I have the series of images but do not have an online album to post them from (which is the way I understand it to work). I don't see a way to upload them to this site so let me know how/if you would like to proceed.


----------



## 357mag1 (Oct 29, 2010)

Battery Guy said:


> That would be great, but rather than email them to me, can you post them to this thread so that others interested can see them as well?



Okay, I broke down and created an online album just for this post.

This is the drill with grind stone attached used to remove anodizing inside the tailcap to facilitate an electrical connection. Anodizing will prevent the flow of current so must be removed where the spring rests.








Here is the tail cap after I've attacked it with the stone and the performed a clean up. I remove the O-ring first so it doesn't get dirty and require cleaning. Rinsing the tailcap under the facet upon completion of grinding helps remove all of the anodizing dust. I then apply lube to the tailcap threads so it doesn't bind during installation. Don't forget to reinstall the O-ring.







Next comes the cutoff tool mounted on the dremel. Wear your safety glasses boys and girls. Metal pieces in the eye are ugly.







A picture of the spring and where we want to cut it off.
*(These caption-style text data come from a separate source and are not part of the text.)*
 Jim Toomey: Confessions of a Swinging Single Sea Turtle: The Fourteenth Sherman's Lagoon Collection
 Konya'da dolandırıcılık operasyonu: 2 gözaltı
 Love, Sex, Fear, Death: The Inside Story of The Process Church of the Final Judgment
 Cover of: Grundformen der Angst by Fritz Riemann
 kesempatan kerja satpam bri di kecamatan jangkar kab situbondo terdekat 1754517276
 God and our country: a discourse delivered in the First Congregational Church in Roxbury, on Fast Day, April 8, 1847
Cut off portion of the spring.







Picture of a couple of springs after being bent using two sets of pliers. The right spring has a gouge where I slipped off and that shows you about where to grip it with one set of pliers the other set goes out close to the very end. A set of locking vise grips would be ideal but there has to be room for you to twist the one near the end of the spring. You want twist the end of the spring in a circular motion to make the spring smaller in diameter at the base allowing it to enter the tailcap.

Some of these I can push in with finger pressure and some I use a screw driver to help seat the spring into the cap. It isn't an exact science and a little fiddling will make it work. If your spring tilts too much to one side after being installed in the tailcap just pull it out and bend the bottom portion of the spring to help it set straighter.







And the final shot with the spring seated in the tailcap and ready for installation.







Hope the shots are useful and informative.


----------